Saturday, October 25, 2008

reem kelani & bruno heinen in pre-'poetry international' gig



Palestinian singer and musician Reem Kelani, with Bruno Heinen on piano, played a gig early yesterday evening in the foyer (now, post-South Bank makeover, dubbed 'Front Room') of the Queen Elizabeth Hall as a prelude to the first event in this year's bi-annual Poetry International festival.

The gig came after readings by young people - including actors and members of the South Bank's Emerging Artists in Residence project and Street Genius - of poems by Palestinian poets such as Mahmoud Darwish and Samih al-Qasim, and Israeli peace activist Tal Nitzan. The readers injected a special energy and engagement into poems such as Darwish's great early classic Identity Card.
During the gig, artists from Creative Connection (Southbank Centre Artists in Residence, led by Tim Casswell) made sketches on a wall of paper to the side of the Front Room and brilliantly captured the event's faces, spirit, and characteristic Reem in-performance asides. Below are samples of the mural, plus comments on the performances from members of the audience [click on the pictures to enlarge]. The event ended in a wonderful spontaneous jam session in which the poetry readers joined Reem & Bruno on stage.

Later, a passer-by with dark curly hair could not resist taking out his pen and, where it said Free Palestine, adding Eretz Yisrael.

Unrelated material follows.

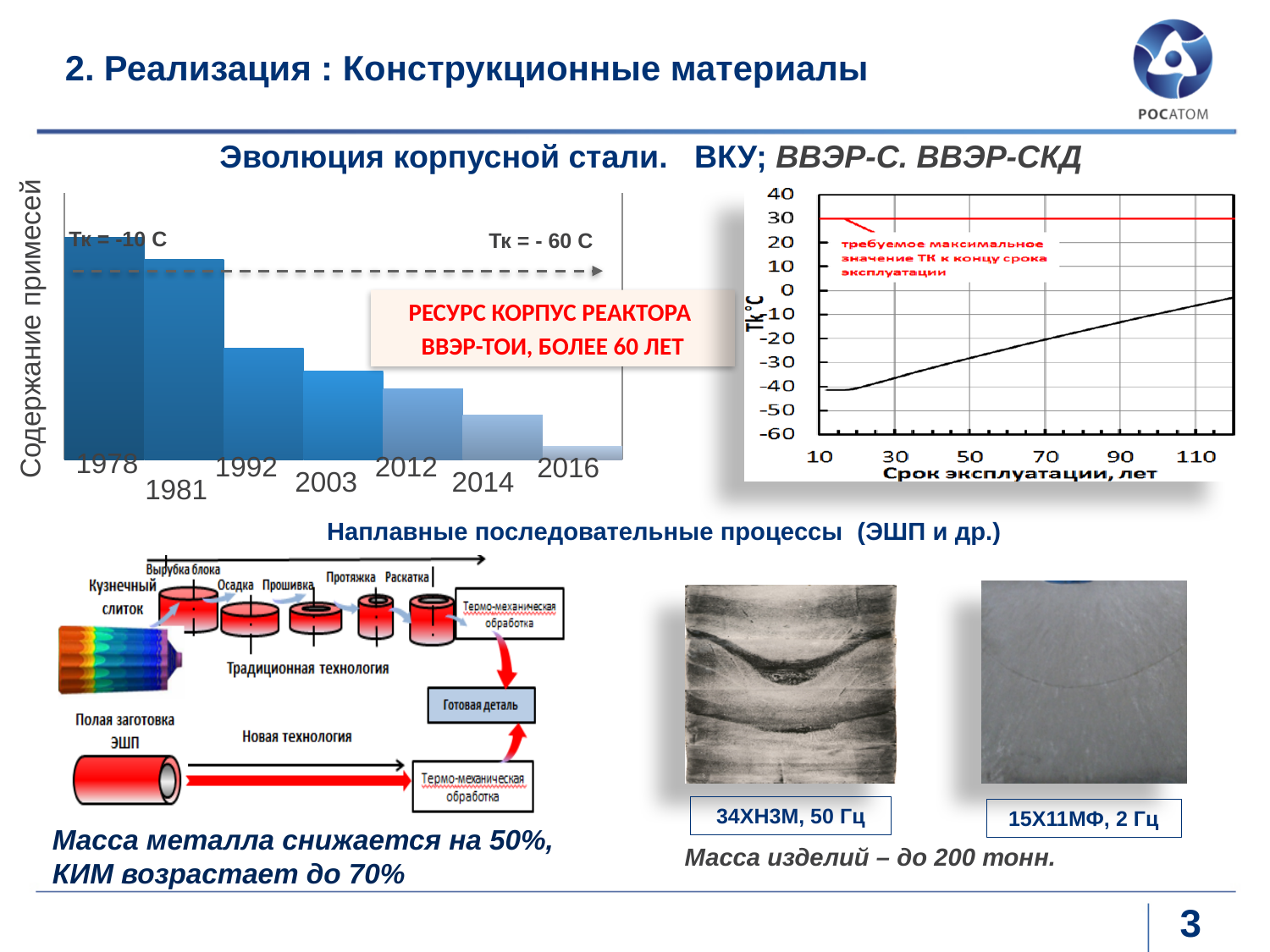
What kind of chart is the left chart showing 'Содержание примесей' by year? bar chart In the left bar chart, how many years (bars) are shown along the x axis? 7 In the left bar chart, which bar is taller: 1981 or 2003? 1981 In the left bar chart, do the bar heights rise or fall from 1978 to 2016? fall In the right line chart, is the black line's value at 110 years greater or less than 0? less What is the x-axis label of the right line chart? Срок эксплуатации, лет What is the y-axis label of the left bar chart? Содержание примесей In the right line chart, at what Tк value does the red horizontal line (required maximum Tк) sit? 30 In the left bar chart, which year has the lowest bar? 2016 In the left bar chart, which year has the highest bar? 1978 What kind of chart is the right chart with 'Срок эксплуатации, лет' on the x axis? line chart In the right line chart, does the black line rise or fall as the operating life (Срок эксплуатации) increases? rise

In itself symbolic.
The Palestinian theme continued during the opening session of Poetry International, featuring John Berger, Rema Hammami and David Constantine. The focus was the much-lamented Palestinain poet Mahmoud Darwish, who died on 9th August. The event started with a film of Berger's reading of Ghassan Kanafani's story Letter from Gaza. Berger and Hammami read from their translation of Darwish's great poem Mural, written after his 1998 heart attack and there was a screening of Darwish's last poetry reading. The Spring issue of Modern Poetry in Translation, which David Constantine edits with his wife Helen, features poetry from Palestine, including the translation of Mural.